— BEGIN SOURCE DOCUMENT —

Online gaming – Olympic style: How to become an ‘Internet athlete’

In all its glory, fanfare and controversy, the 2008 Summer Olympics have finally arrived — and they’re online! NBC is broadcasting more than 2,000 hours of live events and 3,000 hours of On-Demand recorded video over the next 17 days, and you can watch it all on your computer! Suffice it to say, the digital smorgasbord of viewable events is a techie’s dream-come-true!

  • Friday, August 8, 2008 7:00pm
  • News

By Wayne Nelson and Jeremy Self

For Reporter Newspapers

In all its glory, fanfare and controversy, the 2008 Summer Olympics have finally arrived — and they’re online! NBC is broadcasting more than 2,000 hours of live events and 3,000 hours of On-Demand recorded video over the next 17 days, and you can watch it all on your computer! Suffice it to say, the digital smorgasbord of viewable events is a techie’s dream-come-true!

Not only will you be able to watch the events you want, when you want, but you’ll be able to watch up to four events at once with picture-in-picture functionality. But wait, there’s more. When nature calls you’ll be able to pause the live video, return and resume watching without having missed any magical Olympic moments. This is all made possible thanks to Microsoft’s new media technology called Silverlight.

Before you ask — yes, the Olympics will still be on TV. But where’s the challenge in that? In this interactive age, we’ve come to expect and desire a certain level of choice-based, active participation with our news and entertainment – beyond the remote control. So, welcome to your new digital playground — at least for the next two-and-a-half weeks.

OK, so how does this Olympics online thing work? I’m glad you asked!

Before we begin: SETUP IS A REALLY SIMPLE AND FREE THREE-STEP PROCESS! Now you have no excuses – unless you’re still on dial-up, in which case refer to the section on watching the Olympics on TV and regard the rest of this article as an educational piece.

— END SOURCE DOCUMENT —

#### TASKS:
1/ According to the article on watching the 2008 Olympics online, how many hours of live events is NBC broadcasting?
2/ Pick up the article on watching the 2008 Olympics online from the point where it stops and carry it forward.

— BEGIN RECORD EXTRACTS —

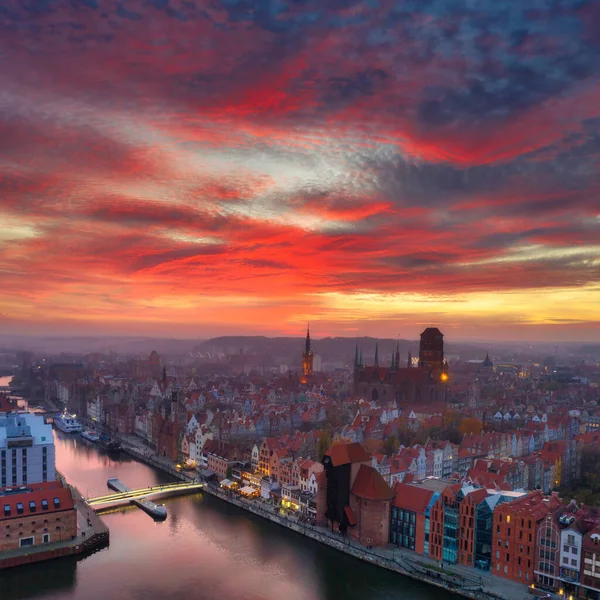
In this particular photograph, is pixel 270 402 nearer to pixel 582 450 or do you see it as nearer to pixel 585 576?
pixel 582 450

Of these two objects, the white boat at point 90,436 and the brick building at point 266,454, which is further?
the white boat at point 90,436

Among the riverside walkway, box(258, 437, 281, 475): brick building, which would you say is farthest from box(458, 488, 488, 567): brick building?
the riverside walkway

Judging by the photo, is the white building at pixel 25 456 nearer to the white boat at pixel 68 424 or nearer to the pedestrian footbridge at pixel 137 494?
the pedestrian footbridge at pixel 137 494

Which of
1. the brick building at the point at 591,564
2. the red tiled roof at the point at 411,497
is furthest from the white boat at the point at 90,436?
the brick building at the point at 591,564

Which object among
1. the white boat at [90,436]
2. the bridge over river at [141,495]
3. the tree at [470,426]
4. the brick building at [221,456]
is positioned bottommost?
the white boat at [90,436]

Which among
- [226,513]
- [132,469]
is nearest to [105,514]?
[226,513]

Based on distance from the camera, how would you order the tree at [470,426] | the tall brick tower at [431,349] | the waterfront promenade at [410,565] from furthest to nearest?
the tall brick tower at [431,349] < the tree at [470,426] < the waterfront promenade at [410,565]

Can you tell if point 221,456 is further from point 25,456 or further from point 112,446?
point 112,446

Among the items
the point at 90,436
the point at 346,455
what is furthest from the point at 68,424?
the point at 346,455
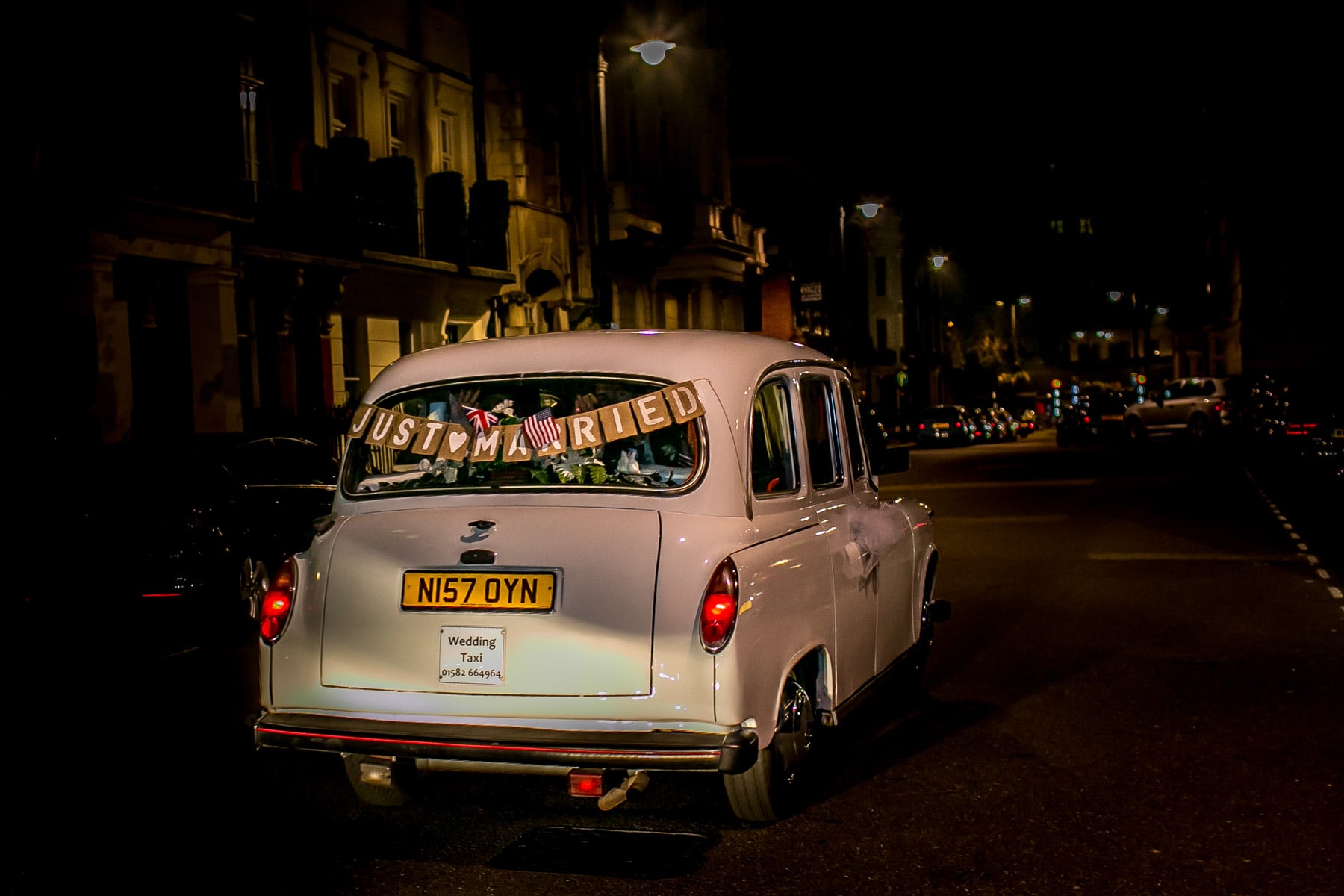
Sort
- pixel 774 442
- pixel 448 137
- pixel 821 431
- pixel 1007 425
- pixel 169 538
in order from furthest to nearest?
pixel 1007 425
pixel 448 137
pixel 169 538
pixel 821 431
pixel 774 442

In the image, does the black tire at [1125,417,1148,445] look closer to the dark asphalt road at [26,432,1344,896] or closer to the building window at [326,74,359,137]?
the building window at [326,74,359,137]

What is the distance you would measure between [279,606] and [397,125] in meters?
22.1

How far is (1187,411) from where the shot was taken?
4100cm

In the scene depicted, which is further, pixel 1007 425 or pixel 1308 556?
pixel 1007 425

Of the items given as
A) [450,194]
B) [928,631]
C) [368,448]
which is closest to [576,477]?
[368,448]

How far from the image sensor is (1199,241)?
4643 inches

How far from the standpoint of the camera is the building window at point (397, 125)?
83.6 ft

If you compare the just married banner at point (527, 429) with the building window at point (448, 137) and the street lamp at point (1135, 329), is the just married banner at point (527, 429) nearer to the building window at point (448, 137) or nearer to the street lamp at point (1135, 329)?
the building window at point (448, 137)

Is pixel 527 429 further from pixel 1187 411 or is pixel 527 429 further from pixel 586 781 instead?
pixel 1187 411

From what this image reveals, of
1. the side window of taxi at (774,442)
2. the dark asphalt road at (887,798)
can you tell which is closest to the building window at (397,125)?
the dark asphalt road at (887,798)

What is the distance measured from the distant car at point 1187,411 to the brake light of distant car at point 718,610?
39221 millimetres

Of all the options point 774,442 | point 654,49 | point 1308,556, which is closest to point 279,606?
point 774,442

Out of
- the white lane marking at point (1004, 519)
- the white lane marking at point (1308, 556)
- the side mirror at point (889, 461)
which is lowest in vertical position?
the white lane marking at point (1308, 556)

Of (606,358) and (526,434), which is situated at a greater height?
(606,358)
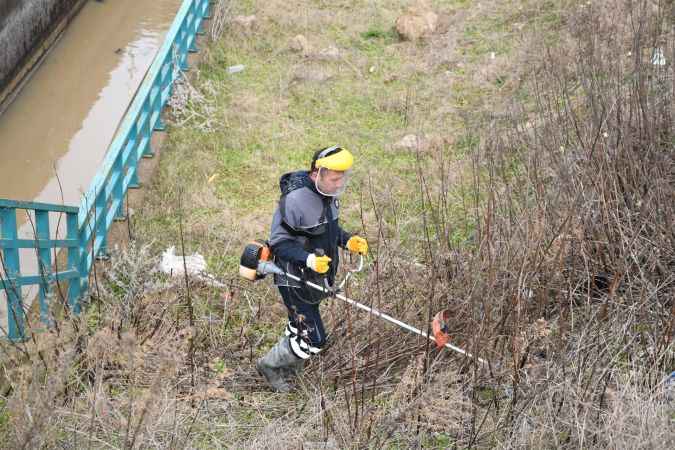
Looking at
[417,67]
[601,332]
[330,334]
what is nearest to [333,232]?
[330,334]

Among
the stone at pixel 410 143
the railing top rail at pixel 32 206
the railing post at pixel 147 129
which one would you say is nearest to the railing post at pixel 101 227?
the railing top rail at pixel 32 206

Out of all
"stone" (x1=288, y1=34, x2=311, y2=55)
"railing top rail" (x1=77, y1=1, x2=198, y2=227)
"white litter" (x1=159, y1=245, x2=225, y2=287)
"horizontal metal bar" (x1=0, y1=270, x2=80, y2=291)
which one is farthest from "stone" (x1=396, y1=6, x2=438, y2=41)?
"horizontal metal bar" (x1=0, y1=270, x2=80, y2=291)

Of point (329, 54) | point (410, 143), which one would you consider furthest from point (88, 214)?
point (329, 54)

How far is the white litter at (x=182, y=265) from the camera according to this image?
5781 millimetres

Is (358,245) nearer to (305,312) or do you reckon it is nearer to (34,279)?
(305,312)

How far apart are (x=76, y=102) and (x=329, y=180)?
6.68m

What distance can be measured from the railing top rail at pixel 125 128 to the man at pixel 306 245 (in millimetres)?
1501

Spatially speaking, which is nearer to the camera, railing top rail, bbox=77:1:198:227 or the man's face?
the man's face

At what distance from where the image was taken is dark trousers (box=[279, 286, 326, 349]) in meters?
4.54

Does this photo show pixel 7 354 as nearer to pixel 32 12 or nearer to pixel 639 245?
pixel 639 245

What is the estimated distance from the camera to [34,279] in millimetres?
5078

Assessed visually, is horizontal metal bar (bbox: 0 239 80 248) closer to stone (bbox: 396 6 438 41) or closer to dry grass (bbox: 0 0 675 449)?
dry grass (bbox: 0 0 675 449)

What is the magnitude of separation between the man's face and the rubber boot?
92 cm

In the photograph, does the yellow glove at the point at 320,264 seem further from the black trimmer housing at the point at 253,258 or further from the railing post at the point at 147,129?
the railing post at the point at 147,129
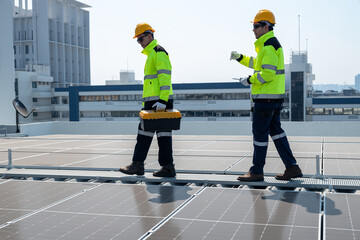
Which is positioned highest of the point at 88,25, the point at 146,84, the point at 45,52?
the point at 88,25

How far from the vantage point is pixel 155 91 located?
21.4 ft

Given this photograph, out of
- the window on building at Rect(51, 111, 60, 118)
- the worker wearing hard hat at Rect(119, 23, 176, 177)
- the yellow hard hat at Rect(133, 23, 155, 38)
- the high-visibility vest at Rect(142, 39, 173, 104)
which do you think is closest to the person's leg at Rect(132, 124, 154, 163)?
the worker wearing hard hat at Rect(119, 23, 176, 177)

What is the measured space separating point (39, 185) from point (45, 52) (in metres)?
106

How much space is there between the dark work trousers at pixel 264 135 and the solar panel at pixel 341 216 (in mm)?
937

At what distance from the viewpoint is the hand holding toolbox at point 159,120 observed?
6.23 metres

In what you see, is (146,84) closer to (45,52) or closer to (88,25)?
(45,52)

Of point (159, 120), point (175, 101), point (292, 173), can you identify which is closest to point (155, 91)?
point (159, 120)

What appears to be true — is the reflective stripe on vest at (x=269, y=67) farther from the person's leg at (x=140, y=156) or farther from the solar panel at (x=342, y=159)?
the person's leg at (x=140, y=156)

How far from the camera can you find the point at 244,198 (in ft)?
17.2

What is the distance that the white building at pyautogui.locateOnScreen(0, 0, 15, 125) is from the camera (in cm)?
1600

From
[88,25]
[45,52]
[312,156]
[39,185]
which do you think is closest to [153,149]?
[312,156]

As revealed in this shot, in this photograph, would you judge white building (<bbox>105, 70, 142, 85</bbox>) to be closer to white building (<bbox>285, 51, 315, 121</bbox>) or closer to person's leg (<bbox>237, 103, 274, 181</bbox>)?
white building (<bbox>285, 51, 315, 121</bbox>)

— END RECORD EXTRACTS —

#### ANSWERS BELOW:
1/ More than 2,000 hours.

2/
Let’s begin! Point your browser to www.nbcolympics.com. You’ll be taken to the de facto website for all things Olympics. On the right side of the Web page under the navigation bar, you’ll find the “Sign Up For Live Olympic Video” area. Click in the ‘Enter Zip Code’ text bar, do as requested and click “GO.” You are then taken to a screen asking you to select your TV provider from a list. Select the radio button for your provider and click “NEXT” (This should be straightforward, but if it’s not, call your provider.) Lastly, confirm your selection with a final radio button and click “SAVE.” You’re done!

You will be taken to the NBC Olympics Post Localization web page, where you will be given the options for “Live Video,” “Olympic News From Your Home Town” and “Olympic TV & Online Listings.” On the left side of this page, you’ll find an alphabetical listing for every sport in the games – from archery to wrestling.

From the “Live Video” page, you can search for videos by several criteria; set e-mail and/or mobile phone alerts to inform you 30 minutes prior to the start of your selected event; and link to a “Full Streaming Schedule” page.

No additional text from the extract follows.